● Task directions: Transcribe exactly the lines from the one containing "Sonnenuntergang im Mittelmeer" through the end of the data, both included. Leave out pictures.

● Exercise material:
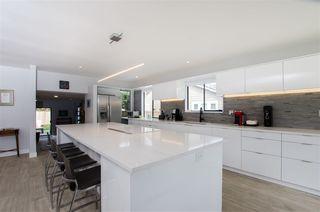 Photo 6: 5423 WALLACE Avenue in Delta: Pebble Hill House for sale (Tsawwassen)  : MLS®# R2445227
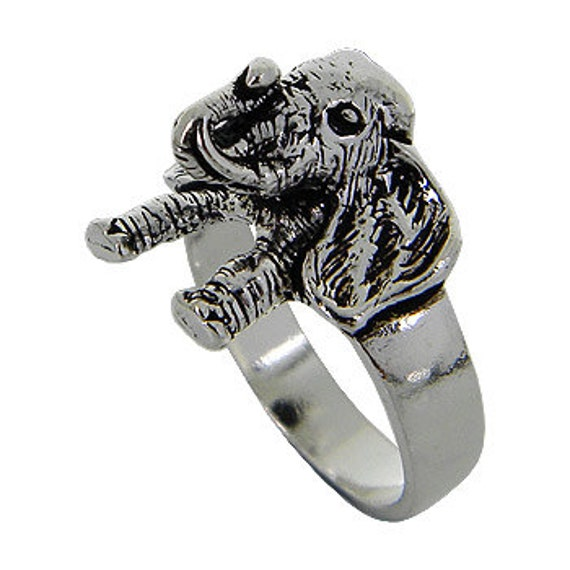 Elephant Ring, Elephant Face Ring, Sterling Silver Ring. Name Engraving Ring, Animal Ring, Elephant Jewelry, Personalized Ring.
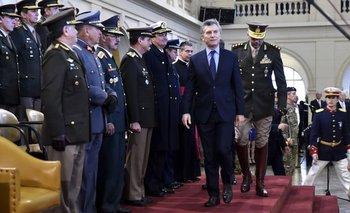 Macri está a punto de comprarle un buque de guerra a Estados Unidos   Escándalo de las armas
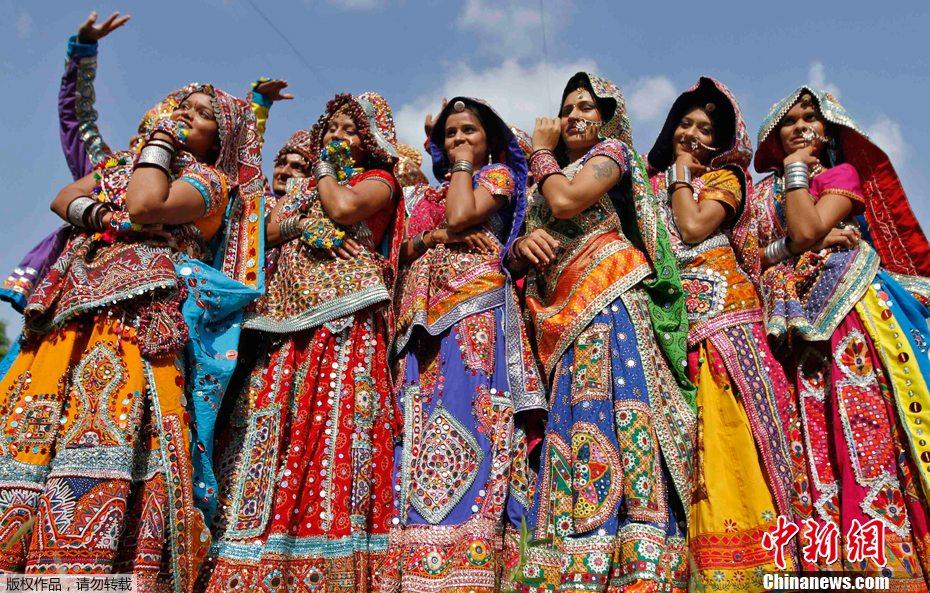 印度举行庆祝九夜节舞蹈彩排 中新网
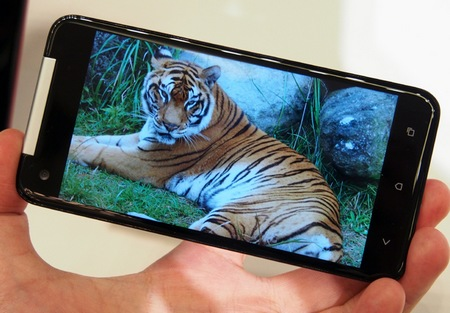 KDDI au HTC J Butterfly gets 5-inch 1080p Touchscreen live shot screen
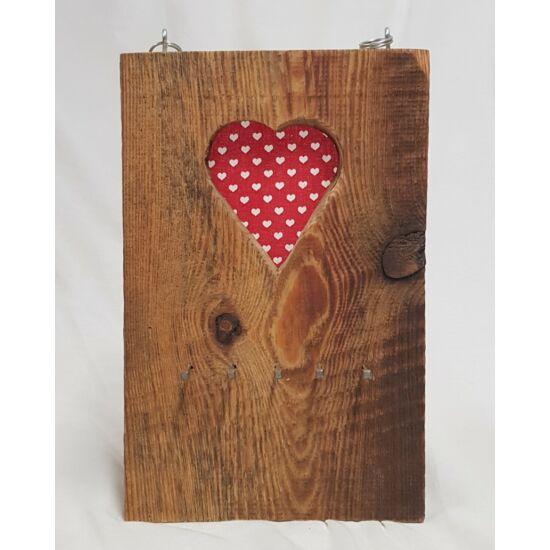 Kézműves, rusztikus fali kulcstartó, piros-fehér szíves mintával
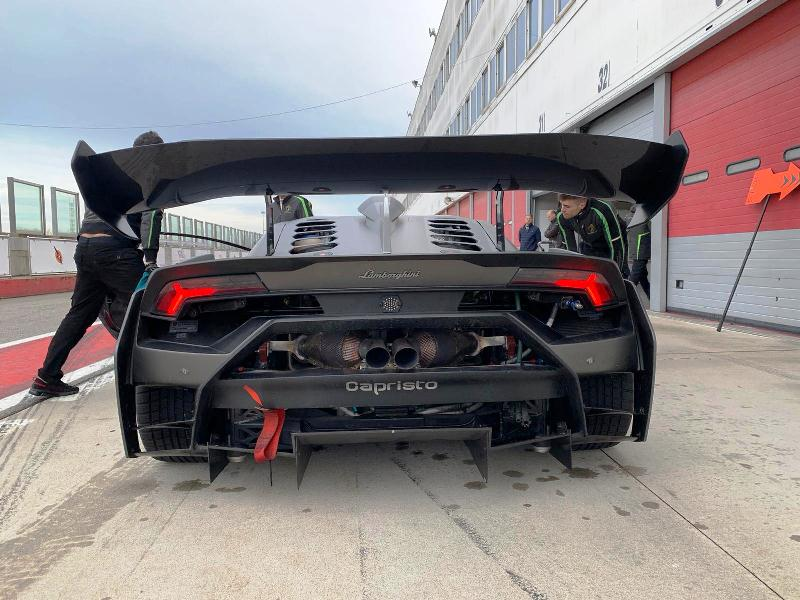 Pripreme pre izlaska na test Lamborghini Huracan Super Trofeo EVO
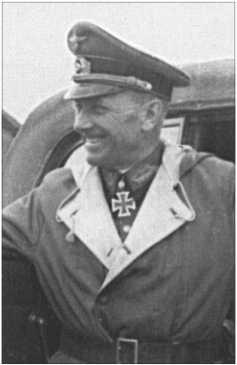 Генерал-лейтенант Отто Шпонхаймер командовал 21-й пехотной дивизией на северном участке Восточного фронта. Там АльфредРуббель воевал на своемТанке IV.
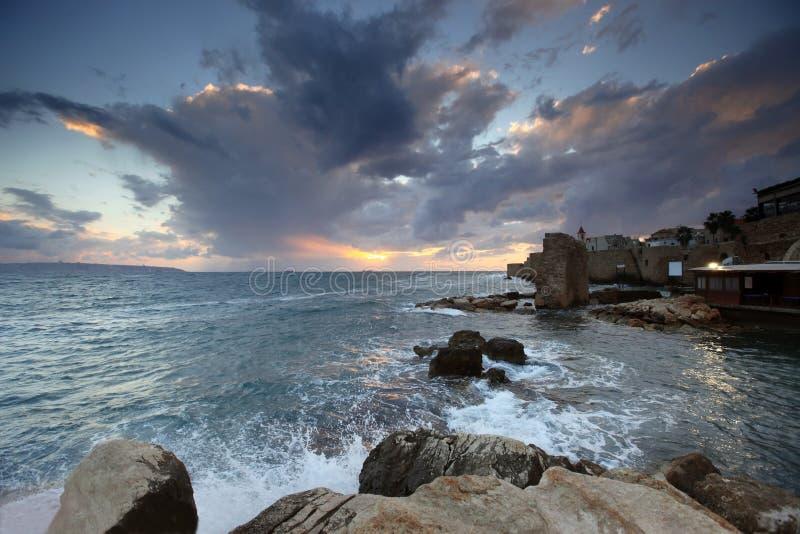 Sonnenuntergang im Mittelmeer am Stadt Morgen lizenzfreie stockfotos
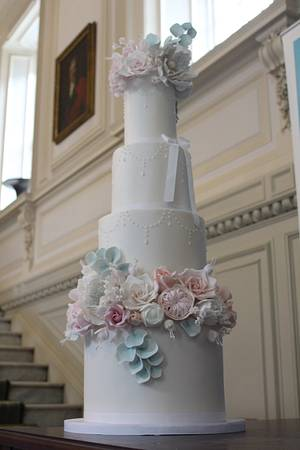 Luxury sugar flowers - Cake by Rosewood Cakes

● Response area:
 Sonnenuntergang im Mittelmeer am Stadt Morgen lizenzfreie stockfotos
 Luxury sugar flowers - Cake by Rosewood Cakes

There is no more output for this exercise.